Renaissance Philanthropies is a front for VC companies.
They never publish allocated computational resources, prior art or any novel algorithm that is used in the LLMs. For all we know, all accounts that are known to work on math stunts get 20% of total compute.
In other words, they ignore prior art, do not investigate and just celebrate if they get a vibe math result. It isn't science, it is a disgrace.
Is your justification in dismissing Fields medalists that they are impressed by funding? Not even receiving it (I assume you say this because Tao is not funded by AI for Math, but rather an advisor for it)?
Not only would it be a leap to suggest that people automatically lose their integrity by taking funds for projects they believe are useful, especially after involvement with adjacent fields, but you are suggesting merely being impressed by a fund is enough to dismiss their views?
You also have no evidence that Renaissance Philanthropies is a front for VC companies. All news coverage indicates that they seek to be an alternative for high net worth individuals engaging in philanthropy.
Many people discovering Erdos results, engaging in Olympiads etc, are doing so with publicly available models and publish the resources used in the process.
Renaissance "Philanthropy" brainwashes children with AI, which is child abuse:
https://www.renaissancephilanthropy.org/insights/renaissance...
https://www.renaissancephilanthropy.org/insights/embedding-a...
It promotes "agentic science", which will destroy science further:
https://www.renaissancephilanthropy.org/insights/open-source...
No one publishes. Please show me papers about the math proof logic in ChatGPT that are as detailed as those from Boyer/Moore/Kaufman for prior work.
If they are on arxiv.org with 50 authors in a sea of slop, I didn't find them. If they exist, they are certainly not from Gowers, Tao or Lichtman.
You have all the upper hand because your AI shills back you up here, but nothing of substance.
This is getting insane.
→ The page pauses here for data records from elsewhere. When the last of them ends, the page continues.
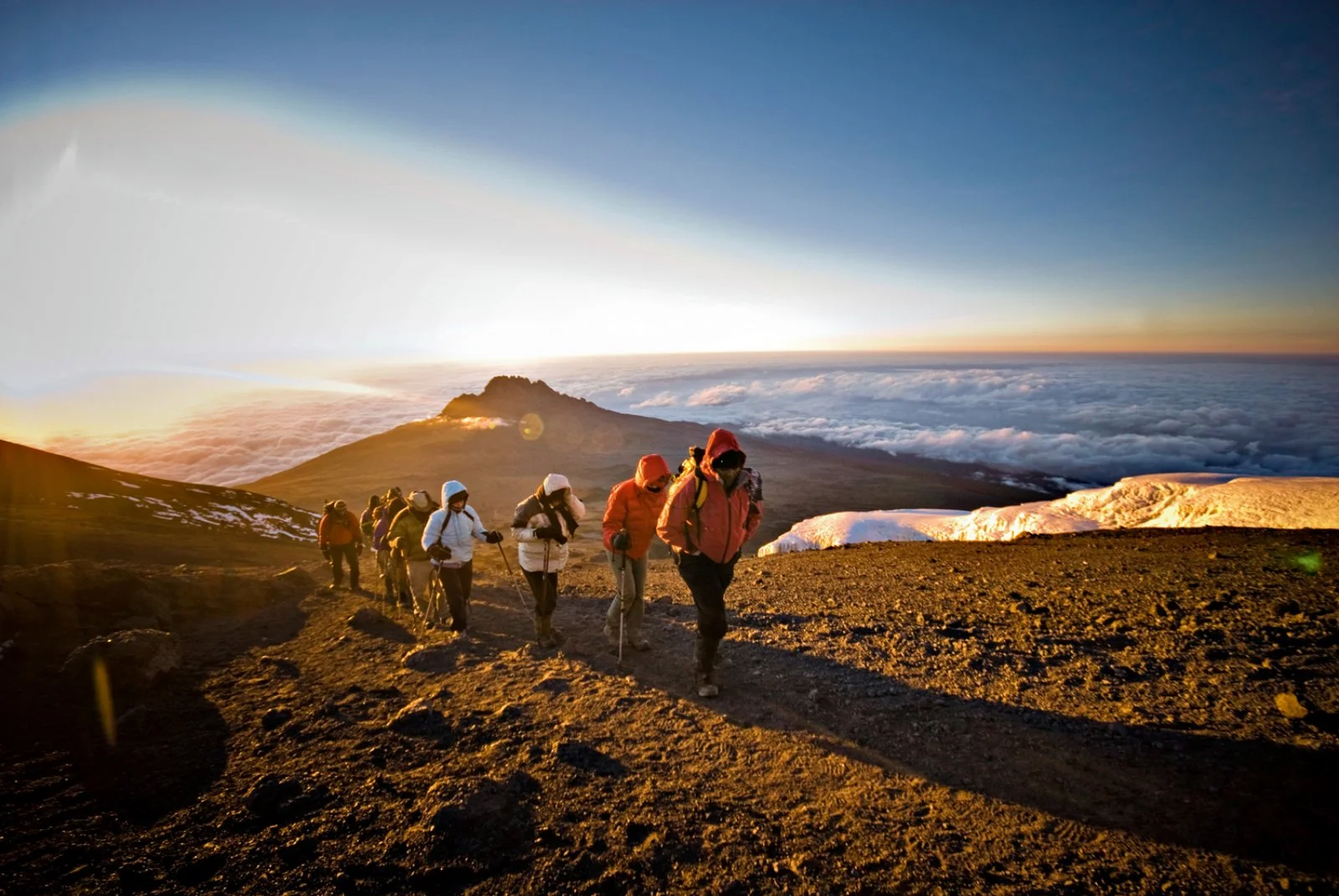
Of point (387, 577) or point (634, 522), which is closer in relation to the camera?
point (634, 522)

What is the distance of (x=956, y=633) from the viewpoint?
570cm

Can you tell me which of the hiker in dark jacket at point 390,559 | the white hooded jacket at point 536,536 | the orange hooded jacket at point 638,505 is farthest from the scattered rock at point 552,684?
the hiker in dark jacket at point 390,559

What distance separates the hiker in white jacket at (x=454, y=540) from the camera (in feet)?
20.3

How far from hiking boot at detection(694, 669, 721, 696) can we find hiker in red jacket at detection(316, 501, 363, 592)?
7798mm

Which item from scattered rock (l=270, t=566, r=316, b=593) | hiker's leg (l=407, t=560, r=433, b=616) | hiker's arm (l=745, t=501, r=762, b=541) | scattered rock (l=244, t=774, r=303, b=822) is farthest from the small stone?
scattered rock (l=270, t=566, r=316, b=593)

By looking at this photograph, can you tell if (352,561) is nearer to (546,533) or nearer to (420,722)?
(546,533)

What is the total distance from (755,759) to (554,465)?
42998 millimetres

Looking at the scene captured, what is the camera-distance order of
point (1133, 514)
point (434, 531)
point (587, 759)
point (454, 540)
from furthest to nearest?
point (1133, 514) → point (454, 540) → point (434, 531) → point (587, 759)

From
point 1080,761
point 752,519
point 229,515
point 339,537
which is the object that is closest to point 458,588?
point 752,519

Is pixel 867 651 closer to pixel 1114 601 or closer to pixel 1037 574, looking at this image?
pixel 1114 601

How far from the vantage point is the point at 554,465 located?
45406 millimetres

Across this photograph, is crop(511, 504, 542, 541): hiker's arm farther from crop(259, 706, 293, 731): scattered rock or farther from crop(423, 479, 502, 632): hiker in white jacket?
crop(259, 706, 293, 731): scattered rock

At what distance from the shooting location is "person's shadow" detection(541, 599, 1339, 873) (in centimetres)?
285

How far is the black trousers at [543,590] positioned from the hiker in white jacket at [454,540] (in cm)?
71
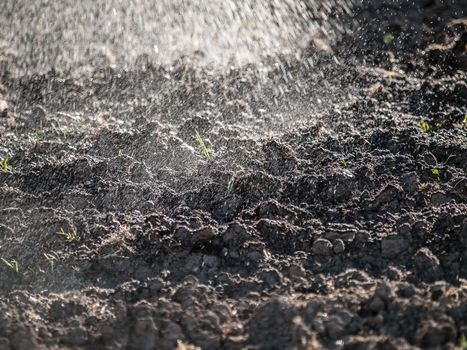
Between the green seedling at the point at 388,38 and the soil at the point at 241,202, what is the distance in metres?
0.02

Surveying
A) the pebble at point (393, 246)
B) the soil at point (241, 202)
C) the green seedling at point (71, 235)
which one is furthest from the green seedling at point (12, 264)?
the pebble at point (393, 246)

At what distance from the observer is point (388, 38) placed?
4848 mm

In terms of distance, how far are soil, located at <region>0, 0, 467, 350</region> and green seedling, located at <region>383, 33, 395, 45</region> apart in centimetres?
2

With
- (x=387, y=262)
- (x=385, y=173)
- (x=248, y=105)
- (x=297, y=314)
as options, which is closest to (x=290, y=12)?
(x=248, y=105)

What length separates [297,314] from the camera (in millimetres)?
2332

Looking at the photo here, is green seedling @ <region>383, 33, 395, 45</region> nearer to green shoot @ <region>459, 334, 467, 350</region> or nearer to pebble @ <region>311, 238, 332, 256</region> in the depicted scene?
pebble @ <region>311, 238, 332, 256</region>

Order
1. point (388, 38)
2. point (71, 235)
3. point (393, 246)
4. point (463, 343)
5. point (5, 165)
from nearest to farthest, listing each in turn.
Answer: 1. point (463, 343)
2. point (393, 246)
3. point (71, 235)
4. point (5, 165)
5. point (388, 38)

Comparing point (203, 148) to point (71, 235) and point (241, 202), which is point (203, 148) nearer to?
point (241, 202)

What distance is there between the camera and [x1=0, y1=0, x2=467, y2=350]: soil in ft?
7.77

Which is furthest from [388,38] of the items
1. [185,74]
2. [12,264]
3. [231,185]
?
[12,264]

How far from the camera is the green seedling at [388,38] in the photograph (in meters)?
4.82

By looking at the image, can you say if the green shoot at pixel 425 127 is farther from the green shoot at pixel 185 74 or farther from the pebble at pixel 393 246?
the green shoot at pixel 185 74

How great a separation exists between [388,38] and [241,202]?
2317mm

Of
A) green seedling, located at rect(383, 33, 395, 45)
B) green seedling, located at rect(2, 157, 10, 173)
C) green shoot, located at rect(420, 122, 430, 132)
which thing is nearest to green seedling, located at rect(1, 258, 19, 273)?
green seedling, located at rect(2, 157, 10, 173)
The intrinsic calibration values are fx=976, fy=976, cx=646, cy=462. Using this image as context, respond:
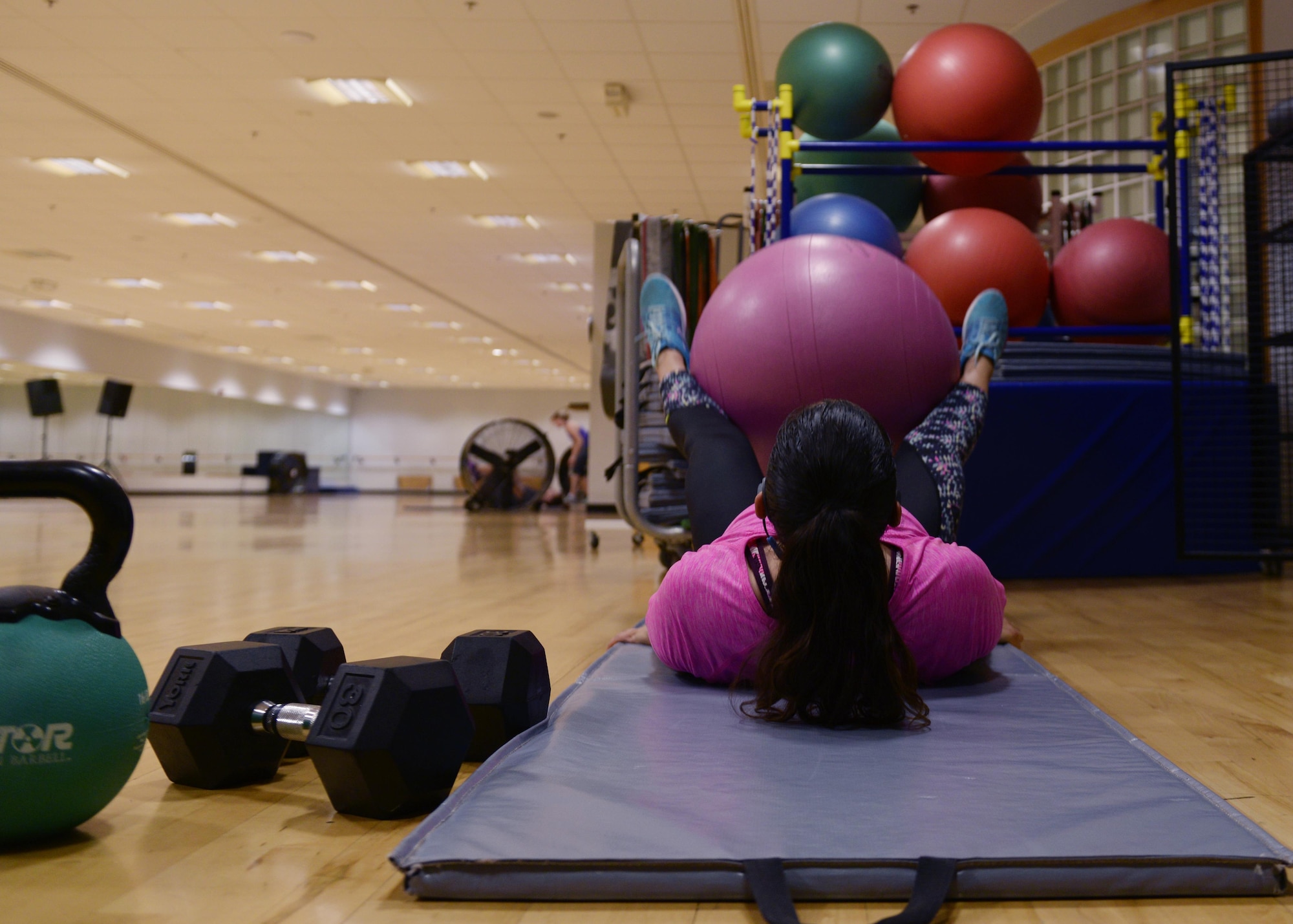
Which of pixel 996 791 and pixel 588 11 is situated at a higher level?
pixel 588 11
You have no evidence for your initial claims and didn't respond to a thing I said, and are now claiming using AI for education is "child abuse". Please get help.
Lovely article well worth attention by virtue of its regard for the cultural traits of terminology and its inflections, while also debunking the pervasive lore that "AI" devices are doing anything but the merest resemblance of thinking.
It's rare to read an author who can directly face Brandolini's Law of misinformation asymmetry and not only hold his own against the bullshit but overcome it.
TIL that the "merest resemblance of thinking" is enough to take gold at IMO.
Automated theorem provers are not new, in fact they are very old. One of the most automated is ACL2, which uses the well studied waterfall method (unrelated to waterfall development).
LLMs certainly use something similar, except they understand text as input. LLMs, especially used for marketing stunts, have way more computing power available than any theorem prover ever had. They probably do random restarts if a proof fails which amounts to partially brute forcing.
Lawrence Paulson correctly complained about some of the hype that Lean/LLMs are getting.
ACL2 even uses formulaic text output that describes the proof in human language, despite being all in Common Lisp and not a mythical clanker.
They do not think and use old and well established algorithms or perhaps novel ones that were added.
Proof search isn't new, but I don't think that captures the value of LLMs.
They act as a learned proposal mechanism on top of hard search. Things like suggesting relevant lemmas, tactics, turning intent into formal steps, and ranking branches based on trained knowledge.
Maybe a kind of learned "intuition engine", from a large corpus of mathematical text, that still has to pass a formal checker. This is not really something we've had to this extent before.
> They do not think
That claim seems less useful, unless “think” is defined in a way that predicts some difference in capability. If the objection is that LLMs are not conscious, fine, but that doesn't say much about whether they can help produce correct formal proofs.
And also create novel math proofs.
Perhaps actual thinking is not automatically necessary for that either! - and the LLM is proof.